Ladapo continued with sophistry and misdirection.
Because it's not a … you mentioned whooping cough there … so there's this conflation of the science with what is the right and wrong thing to do. So, scientifically, you mentioned whooping cough. So that's an example … so that's part of the issue of informed consent … that's an example of a vaccine that's ineffective … the data show that it's ineffective at preventing transmission.
Ladapo is correct, but deceptive.

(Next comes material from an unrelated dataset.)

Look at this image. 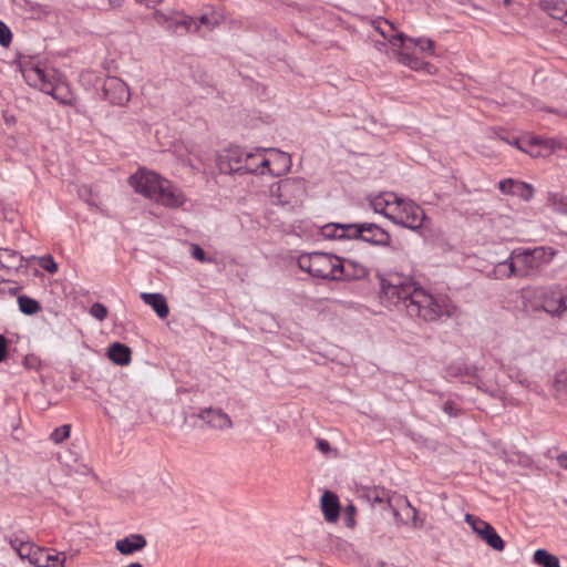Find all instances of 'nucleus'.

The whooping cough vaccine does not prevent infection or transmission. So why take it? Because it significantly reduces the severity of the disease. In that way, it is like the COVID vaccine. People could still get COVID and transmit it, but for the vaccinated, their chances of dying were small compared to the unvaccinated.

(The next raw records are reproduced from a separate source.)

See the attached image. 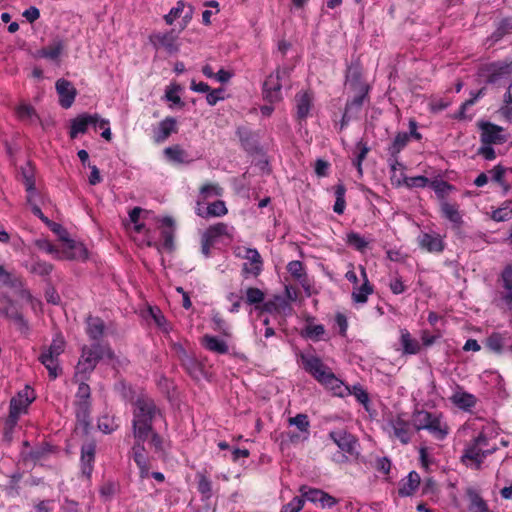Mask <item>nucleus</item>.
<instances>
[{
  "instance_id": "f257e3e1",
  "label": "nucleus",
  "mask_w": 512,
  "mask_h": 512,
  "mask_svg": "<svg viewBox=\"0 0 512 512\" xmlns=\"http://www.w3.org/2000/svg\"><path fill=\"white\" fill-rule=\"evenodd\" d=\"M103 358H108L109 360H113L115 358V354L109 345H103L99 342H95L89 346H83L79 361L75 368L73 381L87 380L89 375L96 368L98 362Z\"/></svg>"
},
{
  "instance_id": "f03ea898",
  "label": "nucleus",
  "mask_w": 512,
  "mask_h": 512,
  "mask_svg": "<svg viewBox=\"0 0 512 512\" xmlns=\"http://www.w3.org/2000/svg\"><path fill=\"white\" fill-rule=\"evenodd\" d=\"M300 359L305 371L311 374L319 383L331 389L335 395H343L346 390L344 383L335 376L319 357L310 353H302Z\"/></svg>"
},
{
  "instance_id": "7ed1b4c3",
  "label": "nucleus",
  "mask_w": 512,
  "mask_h": 512,
  "mask_svg": "<svg viewBox=\"0 0 512 512\" xmlns=\"http://www.w3.org/2000/svg\"><path fill=\"white\" fill-rule=\"evenodd\" d=\"M412 421L415 431L427 430L438 441L446 439L450 433V427L442 413L415 410Z\"/></svg>"
},
{
  "instance_id": "20e7f679",
  "label": "nucleus",
  "mask_w": 512,
  "mask_h": 512,
  "mask_svg": "<svg viewBox=\"0 0 512 512\" xmlns=\"http://www.w3.org/2000/svg\"><path fill=\"white\" fill-rule=\"evenodd\" d=\"M133 411V436L141 438L145 433H152V422L159 413L154 401L148 397H139Z\"/></svg>"
},
{
  "instance_id": "39448f33",
  "label": "nucleus",
  "mask_w": 512,
  "mask_h": 512,
  "mask_svg": "<svg viewBox=\"0 0 512 512\" xmlns=\"http://www.w3.org/2000/svg\"><path fill=\"white\" fill-rule=\"evenodd\" d=\"M66 341L64 337L59 333L56 334L49 346L43 347L38 360L47 369L49 377L55 380L59 375L62 374V368L60 366L59 357L65 351Z\"/></svg>"
},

No vaccine can absolutely guarantee that a recipient will not get the targeted disease. There are few guarantees in life. But, for instance, the polio vaccine is 99% effective , which explains why the last known polio death in the US was in 1979.
Ladapo doubles down on his sophistry. He also pretends to answer Tapper's question while ignoring it. Tapper had asked if Ladapo had analysed how many more deaths in Florida were likely. The disingenuous doctor responded by saying it was inappropriate to analyze parents' decisions. The two are not the same. Ladapo put it thus:
So mandates like that don't have anything to do with transmission. And then in terms of like analysis, well ultimately this is an issue, very clearly of parents' rights. So do I need to analyse whether it's appropriate for parents to decide what goes into their children's bodies? I don't need to do an analysis on that.
Tapper then reiterates that Ladapo had not bothered to analyse potential disease spread — information that would be useful in preparing those on the front lines of treating disease
So you're trying to lift the vaccine mandate in Florida. And your department and you did not even do a projection on how this could impact public health. So you have not prepared hospitals in the Florida counties most at risk with the best treatments for any outbreak of measles, mumps, rubella, whooping cough, polio, and you have not looked into how many kids might now get these preventable diseases? That's what you're saying.
Ladapo denies having done what he had done by accusing Tapper of putting words in his mouth — despite Ladapo's previous confession that he had done precisely what Tapper had said he had done, which was not to analyze disease spread in a post-mandate Florida.
"No, that's what you said."
Ladapo then doubles down on his 'parents' rights' misdirection.
What I'm saying is that it's an issue of right and wrong in terms of whether parents should be able to control … have ultimate authority … over what happens to their kids' bodies.
He also claims that Florida is just like every other state. So why worry?
In terms of outbreaks, we do have outbreaks in Florida, just like every state. So we manage those. So there's no new, you know, special procedures that need to be made.